## Problem:
An exact copy of the listing below is required, minus its pictures.

--- Input ---

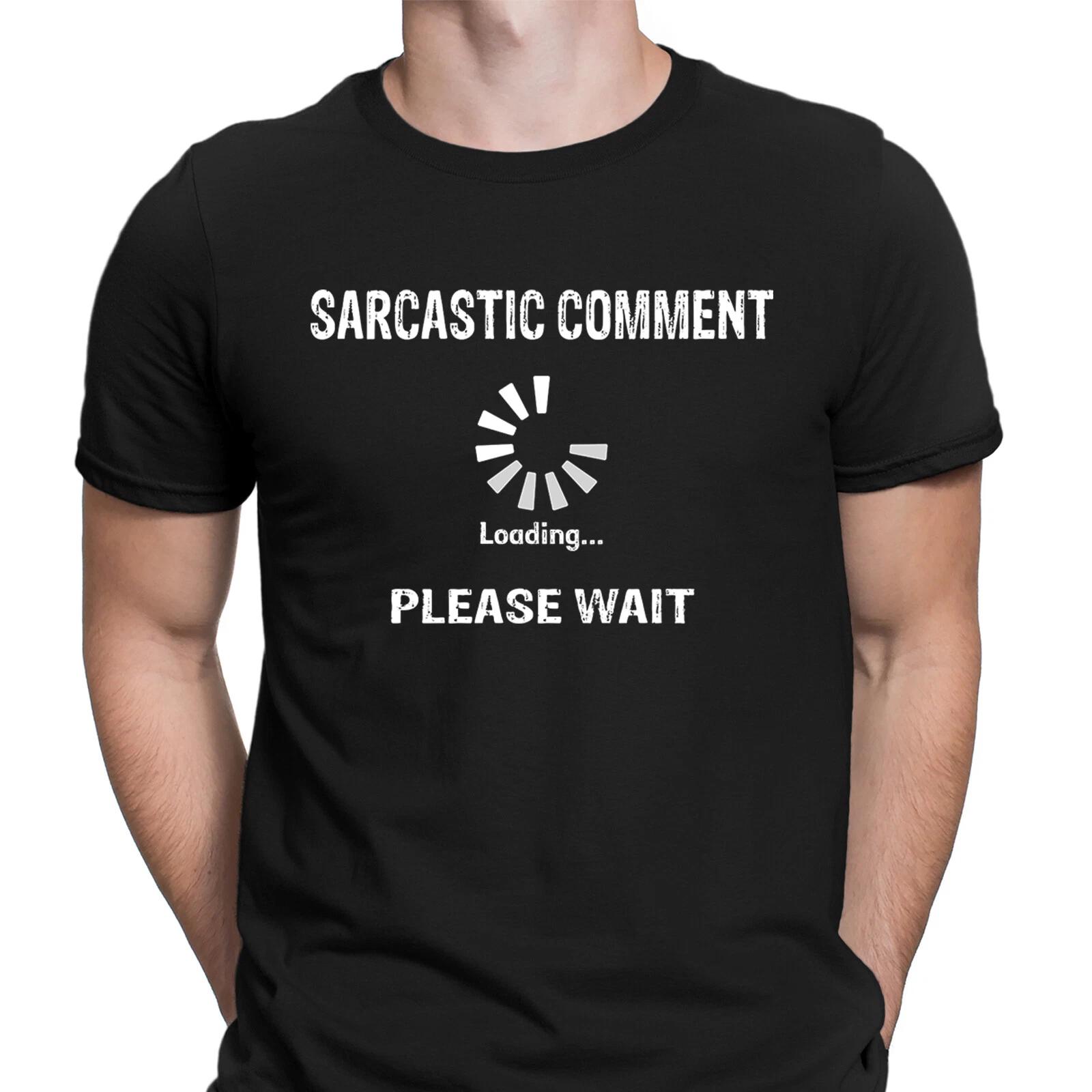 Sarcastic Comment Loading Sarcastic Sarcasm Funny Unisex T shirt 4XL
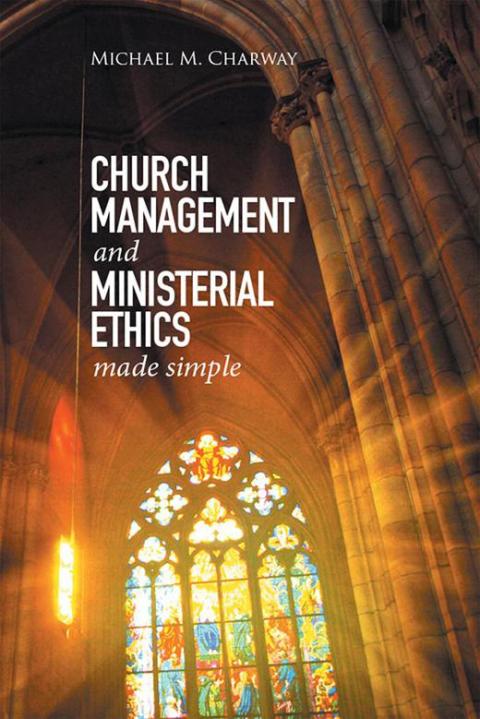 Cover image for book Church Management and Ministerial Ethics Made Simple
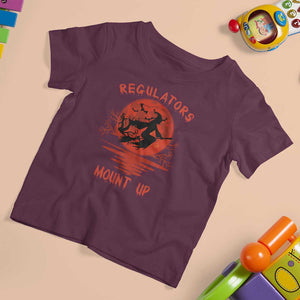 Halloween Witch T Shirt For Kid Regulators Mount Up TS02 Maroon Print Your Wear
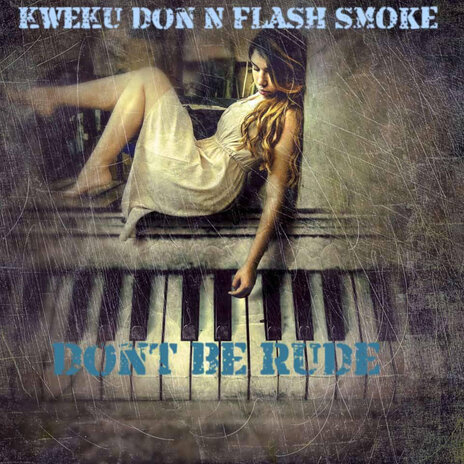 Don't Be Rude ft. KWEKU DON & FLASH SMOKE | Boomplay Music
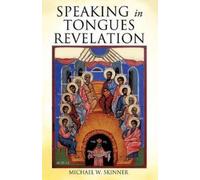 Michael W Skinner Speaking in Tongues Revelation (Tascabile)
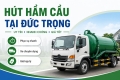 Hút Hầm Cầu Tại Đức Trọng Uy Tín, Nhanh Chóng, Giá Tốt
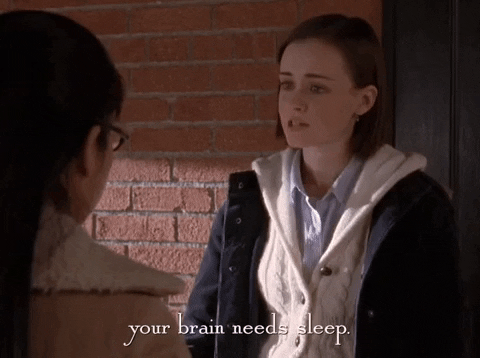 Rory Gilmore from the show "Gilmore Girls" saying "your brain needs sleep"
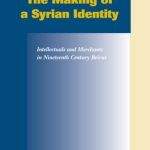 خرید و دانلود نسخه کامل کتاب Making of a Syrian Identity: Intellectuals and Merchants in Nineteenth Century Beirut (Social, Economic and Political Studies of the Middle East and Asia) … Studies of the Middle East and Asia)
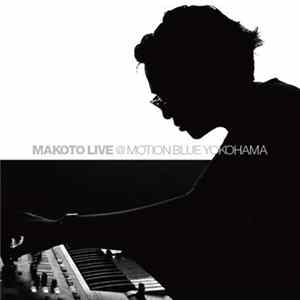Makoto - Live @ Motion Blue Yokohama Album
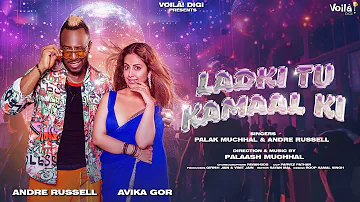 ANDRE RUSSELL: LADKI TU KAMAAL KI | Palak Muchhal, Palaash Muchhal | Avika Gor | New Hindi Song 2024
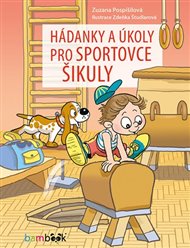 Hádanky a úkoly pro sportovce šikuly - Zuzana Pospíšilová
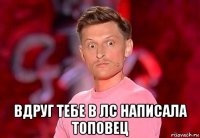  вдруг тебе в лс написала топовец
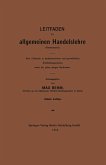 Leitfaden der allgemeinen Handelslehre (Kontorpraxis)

---

## Exercise solution:
 Sarcastic Comment Loading Sarcastic Sarcasm Funny Unisex T shirt 4XL
 Cover image for book Church Management and Ministerial Ethics Made Simple
 Halloween Witch T Shirt For Kid Regulators Mount Up TS02 Maroon Print Your Wear
 Don't Be Rude ft. KWEKU DON & FLASH SMOKE | Boomplay Music
 Michael W Skinner Speaking in Tongues Revelation (Tascabile)
 Hút Hầm Cầu Tại Đức Trọng Uy Tín, Nhanh Chóng, Giá Tốt
 Rory Gilmore from the show "Gilmore Girls" saying "your brain needs sleep"
 خرید و دانلود نسخه کامل کتاب Making of a Syrian Identity: Intellectuals and Merchants in Nineteenth Century Beirut (Social, Economic and Political Studies of the Middle East and Asia) … Studies of the Middle East and Asia)
Makoto - Live @ Motion Blue Yokohama Album
 ANDRE RUSSELL: LADKI TU KAMAAL KI | Palak Muchhal, Palaash Muchhal | Avika Gor | New Hindi Song 2024
 Hádanky a úkoly pro sportovce šikuly - Zuzana Pospíšilová
  вдруг тебе в лс написала топовец
 Leitfaden der allgemeinen Handelslehre (Kontorpraxis)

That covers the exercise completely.